Mohamed Salah El-Sobki, head of the New and Renewable Energy Authority, said that the plan that Egypt started will not stop, and the market has become attractive for investment compared to other countries, due to the availability of a suitable legislative environment.
He pointed out that Egypt can produce 42% of its electricity from renewable sources by 2035, but the pace of work must be accelerated, opening the way for the private sector to expand in energy projects, in accordance with the new Electricity Law.
El-Sobki stressed that the private sector is always looking for additional incentives to pump more capital in the market, which must be taken care of, especially as the government’s vision is integrated and relies heavily on the private sector to achieve its strategy.
The International Renewable Energy Agency (IRENA) recommended, in studying the prospects for renewable energy in Egypt, that seven major measures must be considered to accelerate Egypt’s absorption of renewable energy.
IRENA stressed the need to update the strategies of the electric power sector to reflect the growing benefits of renewable energy in terms of lower costs and others, as well as simplify regulations and clarify institutional roles and responsibilities for wind and solar energy development.

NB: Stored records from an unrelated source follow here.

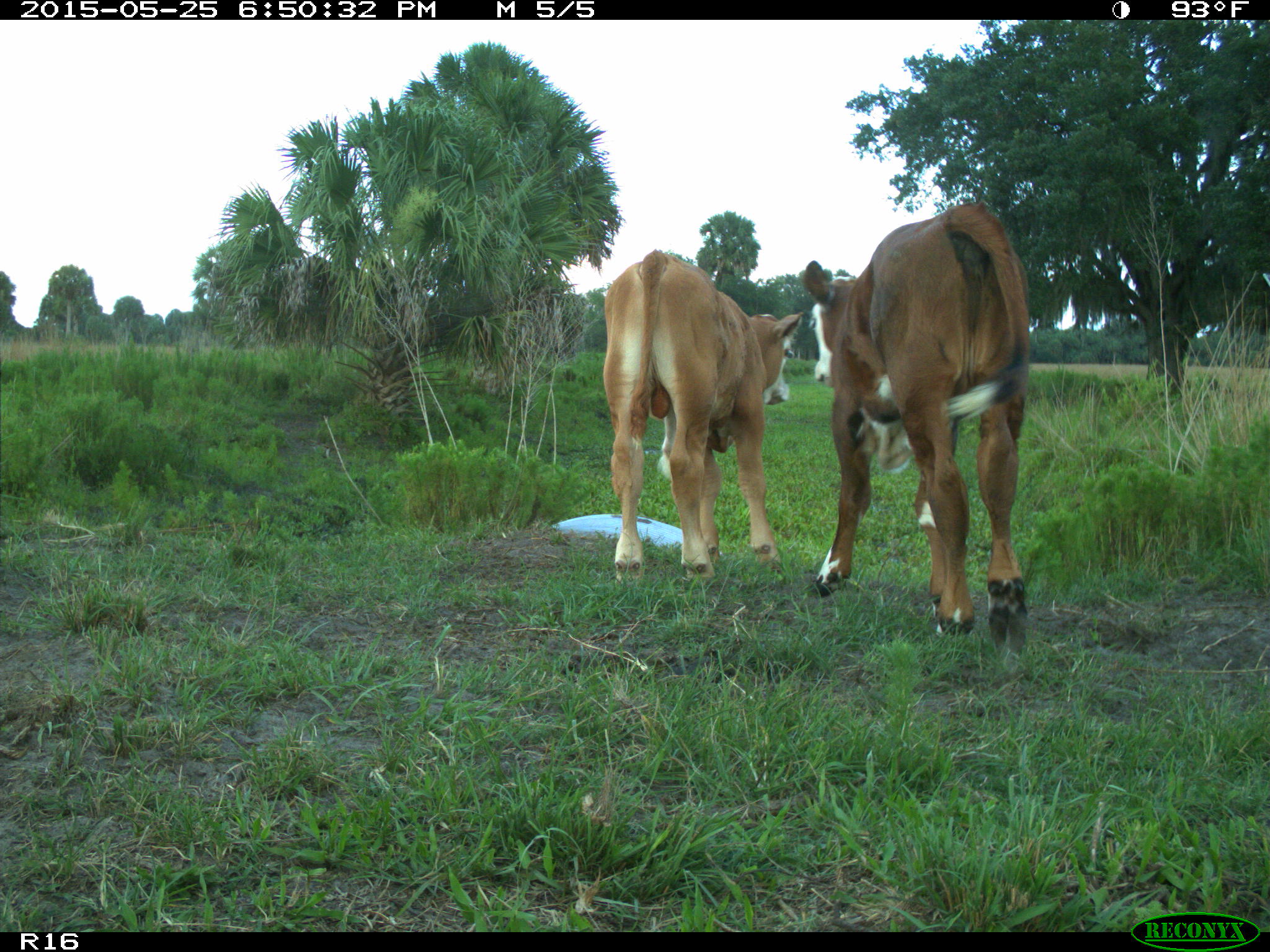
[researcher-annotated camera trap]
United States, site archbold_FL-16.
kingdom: Animalia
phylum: Chordata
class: Mammalia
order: Artiodactyla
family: Bovidae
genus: Bos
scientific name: Bos taurus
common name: domestic cow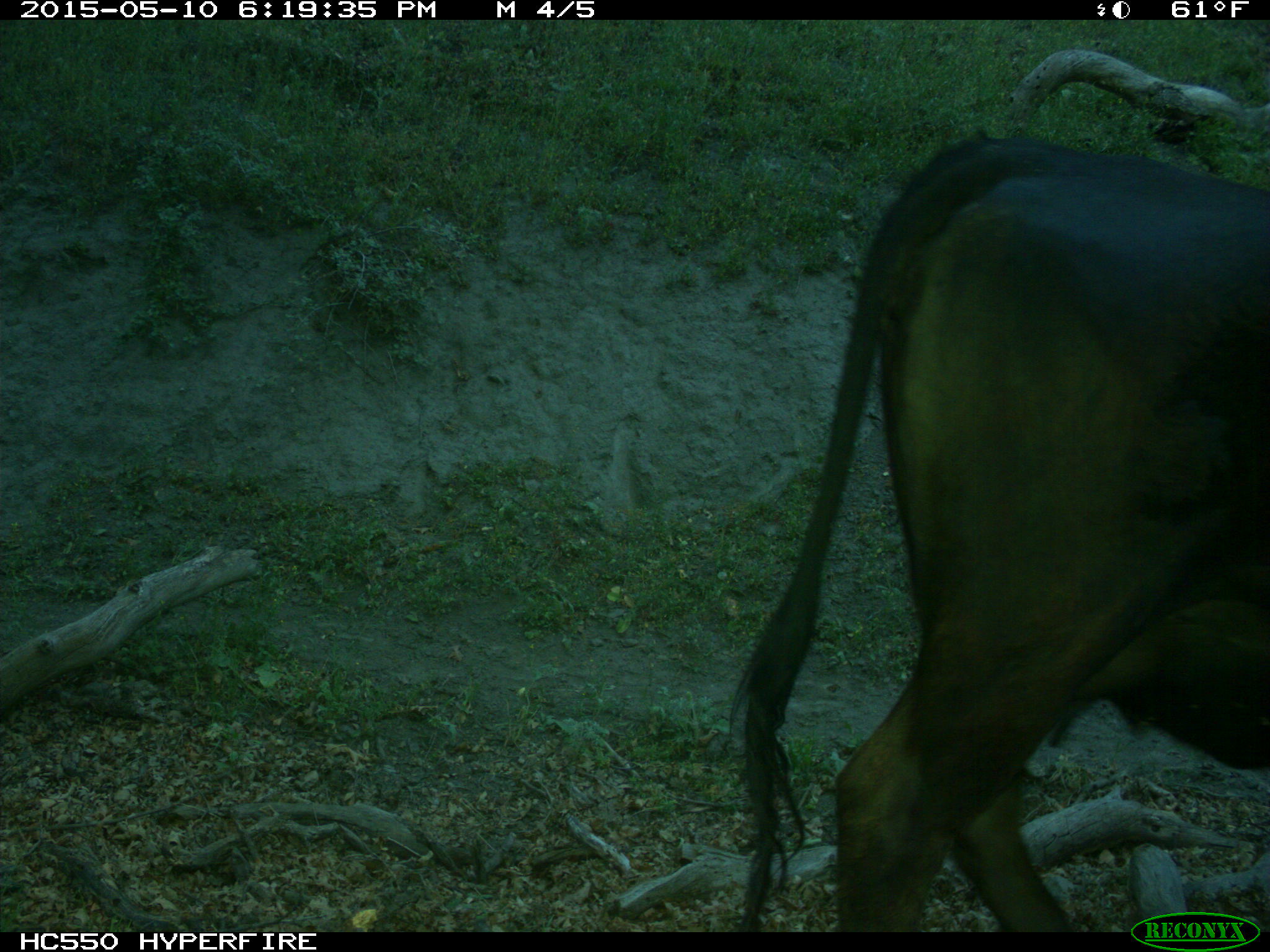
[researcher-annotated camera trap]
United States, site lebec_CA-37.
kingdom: Animalia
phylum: Chordata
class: Mammalia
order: Artiodactyla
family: Bovidae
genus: Bos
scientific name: Bos taurus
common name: domestic cow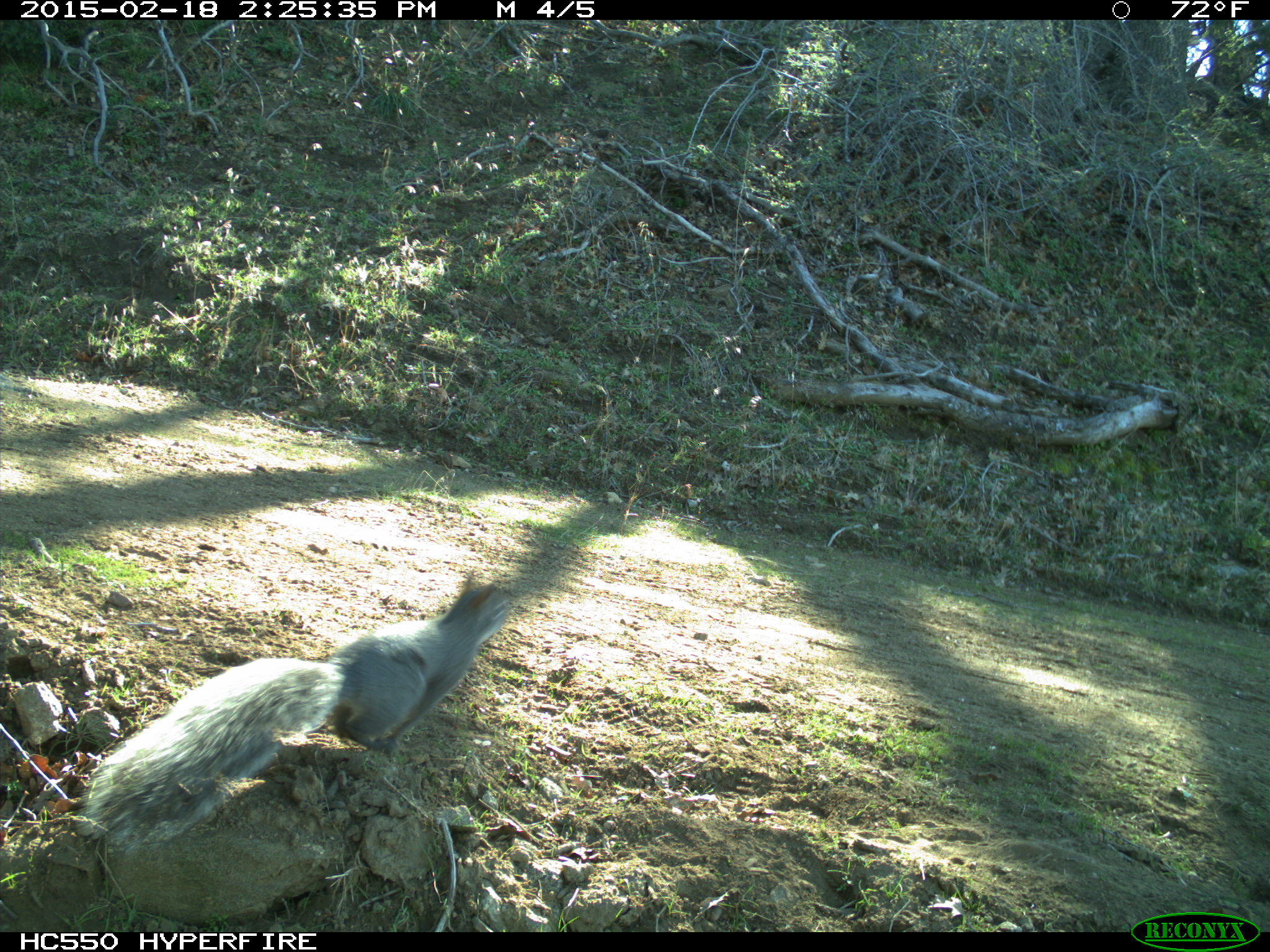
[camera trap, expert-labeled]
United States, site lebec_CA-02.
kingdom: Animalia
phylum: Chordata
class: Mammalia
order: Rodentia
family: Sciuridae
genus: Sciurus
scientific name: Sciurus carolinensis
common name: eastern gray squirrel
Sciurus carolinensis (eastern gray squirrel).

IRENA stressed that there is a need of future updates to the energy strategy to reflect the potential of biomass, reform the existing market framework to improve the economic feasibility of projects, and conduct comprehensive campaigns to assess the capabilities of solar and wind energy sources.
In addition, IRENA advised expanding in renewable energy complexes to support risk mitigation and ensure financial feasibility of projects, developing a masterplan to enhance local manufacturing, and creating a thriving local industry.
Egypt has already followed three of these recommendations, including expanding in establishing complexes, such as Benban Solar Park, updating the energy strategy, and comprehensively assessing the capabilities of solar and wind energy.